GIVEN INSTRUCTION -> Leaving the pictures aside, transcribe every line below exactly.
#### EXTRACTED MATERIAL
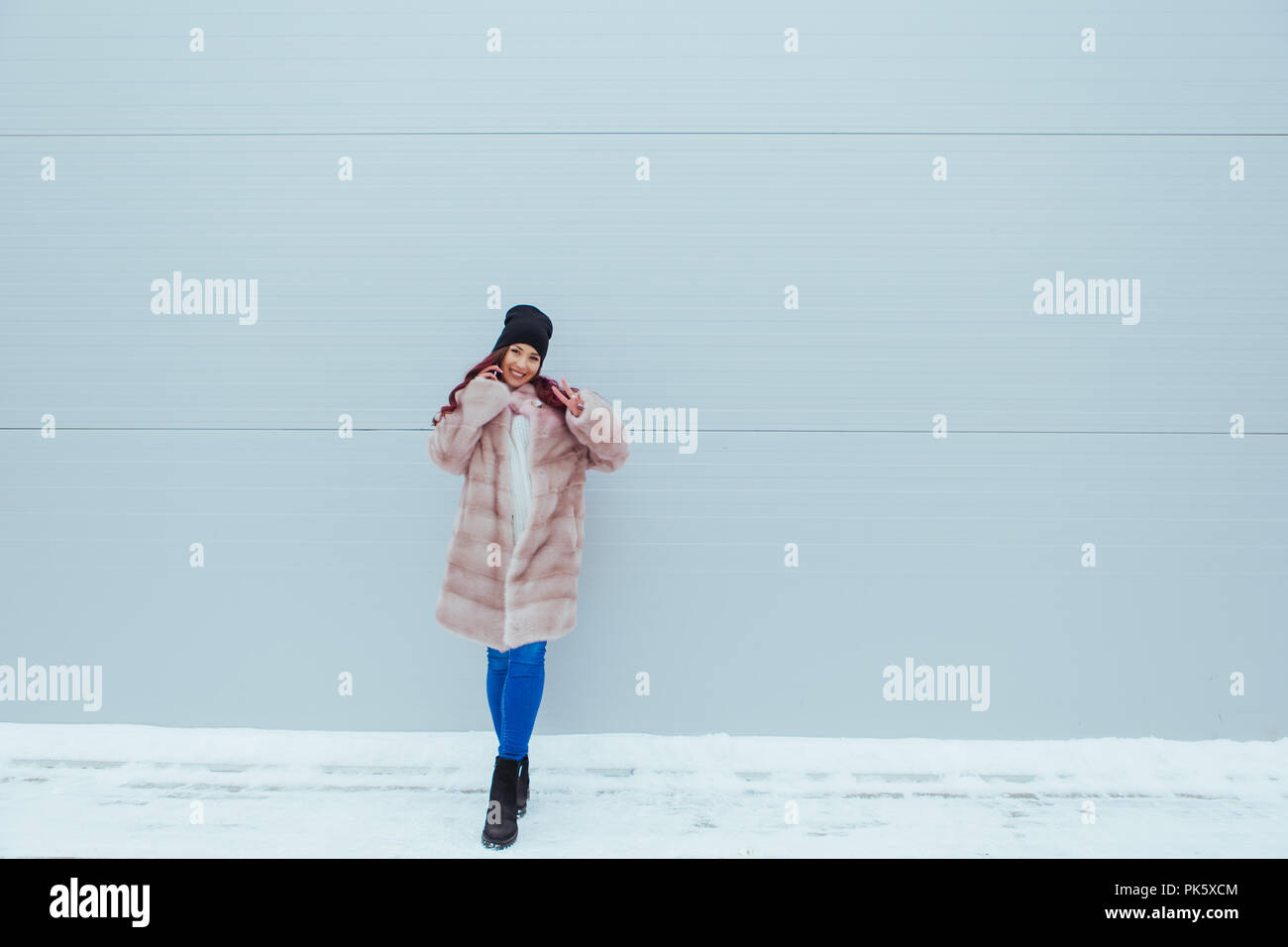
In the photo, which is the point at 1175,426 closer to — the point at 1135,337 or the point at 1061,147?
the point at 1135,337

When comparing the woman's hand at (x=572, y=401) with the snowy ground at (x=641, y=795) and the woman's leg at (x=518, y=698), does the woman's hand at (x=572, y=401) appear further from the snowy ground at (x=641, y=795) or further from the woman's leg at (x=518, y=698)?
the snowy ground at (x=641, y=795)

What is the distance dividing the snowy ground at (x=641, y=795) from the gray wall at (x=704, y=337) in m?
0.13

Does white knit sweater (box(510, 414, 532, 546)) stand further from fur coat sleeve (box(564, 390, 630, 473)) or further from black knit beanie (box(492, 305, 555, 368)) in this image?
black knit beanie (box(492, 305, 555, 368))

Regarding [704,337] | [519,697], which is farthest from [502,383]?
[519,697]

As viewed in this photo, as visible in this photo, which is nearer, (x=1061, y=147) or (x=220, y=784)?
(x=220, y=784)

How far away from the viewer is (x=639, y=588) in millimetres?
3070

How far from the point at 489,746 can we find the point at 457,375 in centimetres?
151

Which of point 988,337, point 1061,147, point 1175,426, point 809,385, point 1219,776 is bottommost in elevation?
point 1219,776

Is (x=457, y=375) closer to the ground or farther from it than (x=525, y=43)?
closer to the ground

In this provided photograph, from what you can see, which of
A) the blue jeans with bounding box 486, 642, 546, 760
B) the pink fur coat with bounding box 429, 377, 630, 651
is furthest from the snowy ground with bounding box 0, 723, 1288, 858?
the pink fur coat with bounding box 429, 377, 630, 651

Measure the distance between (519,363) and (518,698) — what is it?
3.66 ft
########
EXPECTED ANSWER ->
In the photo, which is the point at 1175,426 closer to — the point at 1135,337 or the point at 1061,147?
the point at 1135,337

When comparing the woman's hand at (x=572, y=401) with the snowy ground at (x=641, y=795) and the woman's leg at (x=518, y=698), does the woman's hand at (x=572, y=401) appear further from the snowy ground at (x=641, y=795) or further from the woman's leg at (x=518, y=698)?
the snowy ground at (x=641, y=795)

What is the distance dividing the snowy ground at (x=641, y=795) from the gray wall at (x=704, y=337) in m?
0.13

Does white knit sweater (box(510, 414, 532, 546)) stand further from fur coat sleeve (box(564, 390, 630, 473)) or further from black knit beanie (box(492, 305, 555, 368)) in this image?
black knit beanie (box(492, 305, 555, 368))

Regarding [704,337] | [519,697], which is farthest from [502,383]?
[519,697]

As viewed in this photo, as visible in this photo, which is nearer, (x=1061, y=147) or (x=220, y=784)?
(x=220, y=784)

How far away from the viewer is (x=639, y=588) in millimetres?
3070

How far from the point at 489,746 can we find the point at 457,375 in centimetres?
151

Which of point 988,337, point 1061,147, point 1175,426, point 809,385, point 1219,776 is bottommost in elevation?
point 1219,776

Is (x=457, y=375) closer to the ground or farther from it than (x=525, y=43)?
closer to the ground

In this provided photograph, from what you can see, which of
A) the blue jeans with bounding box 486, 642, 546, 760
B) the pink fur coat with bounding box 429, 377, 630, 651
is furthest from the snowy ground with bounding box 0, 723, 1288, 858?
the pink fur coat with bounding box 429, 377, 630, 651

Measure the distance between (519,363) and (518,698) — what is it?
3.66 ft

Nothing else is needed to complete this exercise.